__Text block__:
Why Satellites Need Cybersecurity Just Like You

Radio antennae
One of many radio antennae that space agencies use to communicate with satellites. (Image credit: NASA/JPL-Caltech)

Any modern person who spends time on the internet is familiar with the basic principles of cybersecurity — but imagine you're in charge of a satellite that people around the globe rely on. Suddenly, changing a password every few months and hoping for the best doesn't seem quite vigilant enough.

And cybersecurity is indeed a threat countries need to consider to protect their satellites, Eric Fanning, head of the Aerospace Industries Association, a group of companies working on defense and aerospace, told Space.com.

"Satellites aren't just military tools. What we do every day in our lives [relies] on satellites," Fanning said, pointing to GPS, phone, and power networks that all rely on satellite infrastructure. And the more we use satellites, the more potentially harmful any loss of capability is, no matter what the cause. [In Photos: Indian Rocket Launches 31 Satellites to Earth Orbit]

But unlike, for example, physically ramming into a satellite, cyberattacks are often difficult to trace, he said. The attacks can also be more subtle than outright destruction. That makes these sorts of attacks particularly appealing for would-be mischief-makers.

"Generally, if you want to mess with someone's space capabilities, you want to do it anonymously if you can," Fanning said. "The ability to attribute [an attack] really lowers the inclination of someone to use something, because they know you'll come back at them."

Satellites also have a series of points of vulnerability, rather than a single entry point that's easier to defend. "The satellite isn't just sitting isolated up in space. It's having to communicate to be effective," Fanning said. "The satellites are controlled from the ground, and the information from satellites is relayed through the ground, so if you can get into those networks … then you've got your foot in the door to be able to do something with cyber[attacks]."

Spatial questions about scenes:
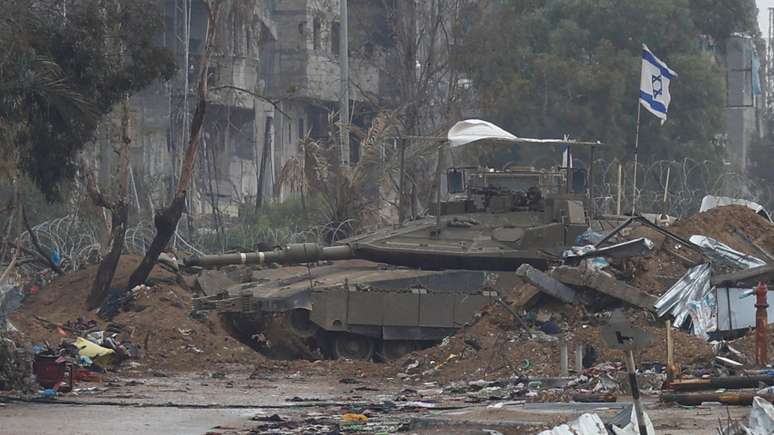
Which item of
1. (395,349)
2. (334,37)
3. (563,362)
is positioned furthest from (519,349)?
(334,37)

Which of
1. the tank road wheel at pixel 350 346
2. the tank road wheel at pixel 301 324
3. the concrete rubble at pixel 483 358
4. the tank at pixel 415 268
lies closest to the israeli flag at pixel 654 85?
the tank at pixel 415 268

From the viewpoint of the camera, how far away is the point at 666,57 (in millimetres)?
49438

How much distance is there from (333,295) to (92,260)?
7518 mm

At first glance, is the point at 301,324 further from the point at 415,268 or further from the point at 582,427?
the point at 582,427

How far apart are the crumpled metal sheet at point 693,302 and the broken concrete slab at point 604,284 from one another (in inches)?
7.1

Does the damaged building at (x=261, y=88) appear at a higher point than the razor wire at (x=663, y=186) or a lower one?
higher

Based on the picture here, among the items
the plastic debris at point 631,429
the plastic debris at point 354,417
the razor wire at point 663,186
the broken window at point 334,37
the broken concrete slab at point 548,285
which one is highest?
the broken window at point 334,37

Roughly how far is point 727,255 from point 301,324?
5326mm

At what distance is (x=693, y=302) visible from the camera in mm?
20406

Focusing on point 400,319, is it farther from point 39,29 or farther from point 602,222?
point 39,29

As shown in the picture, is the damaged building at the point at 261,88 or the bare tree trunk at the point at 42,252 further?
the damaged building at the point at 261,88

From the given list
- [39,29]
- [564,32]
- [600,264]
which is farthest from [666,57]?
[39,29]

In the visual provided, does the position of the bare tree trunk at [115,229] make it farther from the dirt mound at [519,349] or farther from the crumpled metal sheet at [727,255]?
the crumpled metal sheet at [727,255]

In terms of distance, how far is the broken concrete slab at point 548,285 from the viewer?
20.2m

__Required tasks__:
1. From the satellite cybersecurity article, pull out the passage between "And cybersecurity is" and "aerospace, told Space.com.", inclusive.
2. Summarize the satellite cybersecurity article in two sentences.
3. In the satellite cybersecurity article, which three kinds of networks does Fanning name as relying on satellite infrastructure?

__Final results__:
1.
And cybersecurity is indeed a threat countries need to consider to protect their satellites, Eric Fanning, head of the Aerospace Industries Association, a group of companies working on defense and aerospace, told Space.com.

2. Eric Fanning, head of the Aerospace Industries Association, told Space.com that countries need to consider cybersecurity to protect their satellites, since GPS, phone, and power networks all rely on them. He said cyberattacks are often hard to trace and can be subtler than outright destruction, and satellites have many points of vulnerability because they are controlled from the ground and relay information through the ground.

3. GPS, phone, and power networks.